English Avenue is a neighborhood on the edge of downtown Atlanta, historic for its and past residents as well as its recent social decline. As a food desert and civically neglected neighborhood, its residents have faced declining resources and prosperity. Since 2008, the Friends of English Avenue organization and others have contributed to reinvigorating the environmental and social space, including engaging with Georgia Tech. Along with other Digital Media students, I have joined the Friends of English Avenue to explore improvements to their community garden via digital media and interaction design. This prompted my ethnographic study of the garden on January 14, 2013, largely focused on people involved and their context of use of the garden, recorded by myself as written observations, sketches, photos, and a video.
This data set is an aggregate of my design ethnography, looking deeply into what people do, use, and think to understand how to improve the self-sufficiency of the garden and Friends of English Avenue organization; therefore, the nature of the data set is mostly factual. Some data was recorded more from my own perspective, rather than a universal or impartial perspective, to what was quoted, paraphrased, or observed, which precludes a truth of the material considering I, the recorder, am a filter or generator of information. However, since the information recorded was done so in as loyal a manner as possible, the material is at least practically factual. Participants in my study themselves do not make facts, though; rather, they do acts, and my role is to express the relative context or narrate the acts. I recorded these acts and their context from my perspective so that when I work on this data later on, during development and design, I can recall the situation through the context or perspective I had while at the garden, immersed in the experience. Quoted and visually recorded material could, however, be considered true given the candidness of such a medium.
Garden operators on site at the time allowed our observations and interviews, though they were not necessarily solicited; therefore, ethical questions concern the publication and veracity of any unsubstantiated (i.e. no image, video, or audio recording) claims made in my data. In the case of publication, my observation and contextual notes were that of my perspective of everyday life at the garden, and could have been gathered by anyone on scene, thus raising less of an ethical issue of privacy. However, quoted and other captured identity information firstly invoke rights of privacy when coupled with my own context. That is, paraphrased material or improperly recorded quotes could unintentionally imply something antagonistic toward the individuals or their organization, Friends of English Avenue. Similarly, information disclosed in a perceived confidential context may also antagonize related parties and put them in an awkward place if published. With the exception of this analysis, since it will remain protected by FERPA, I will not publish my notes due to these ethical issues. Derivative works, such as a contextual analysis or the digital artifact created to benefit the Friends of English Avenue, should be ethically safe to publish given that no private information is disclosed without the owners’ consent. As I am also the data set’s audience, considering the data is to reference during the upcoming design and development stage, there is little possibility for any unintended exposure and ethical issues.
While collecting this data, I focused on the broad patterns of everyday life at the garden that are important to conceive, design, and develop the new digital artifact, in particular how to design in such a way that increases the probability of successful adaptation or at least that decreases the probability or failure due to my lack of understanding of how the users behave or interact with things.
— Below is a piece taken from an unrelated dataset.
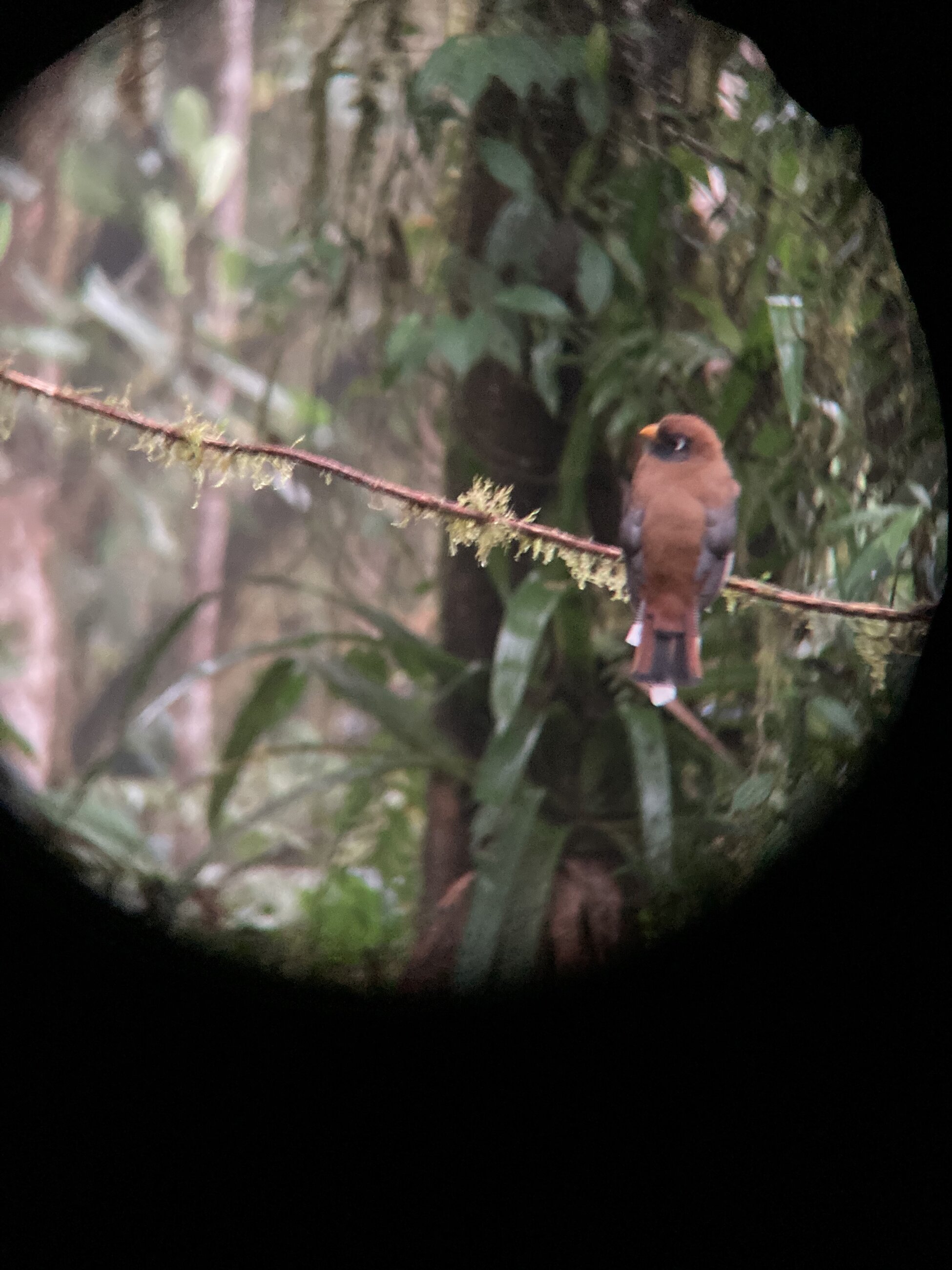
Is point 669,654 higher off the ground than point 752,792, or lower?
higher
For example, garden things like dirt, gloves, and water do not mix well with most modern interaction devices taken for granted by clean, bare-handed, dry users of touch screens on phones and tablet computers. Therefore, I gathered data on how people interacted with everything and when, giving me a full picture of object interaction. My hypothesis after collecting this information is that my artifact should either be used actively by someone comfortable using a common digital data entry device on the garden or near it, or the artifact should be a passive system that users interact with asynchronously with the target factors, which would include the gardeners, the plants, the weather, and the context of all of them together.
Since I am the narrator of the garden’s users’ acts, my influence on how those acts are interpreted and transcribed can lend some personality or truthiness to the real, true events. This would, of course, imply an inaccuracy to some degree in preserving the truth of the events, in fact or in context. Contrary to this effect, though, is my duty as a design ethnographer in this situation to translate the truth or reality of these events into a language more parsable by a design process. If I had instead more faithfully or realistically recorded data, I would have more work to do later on in the design process to determine the practical use of the product without the luxury of context derived while on-site at the garden among my product’s future clients. Therefore, in order to yield a product that would best complement this existing system (garden) and patterns of its users (neighborhood), data must be come from my perspective and context derived during maximum exposure to the system and users observed rather than derived from a more truthfully recorded medium later with no immersion.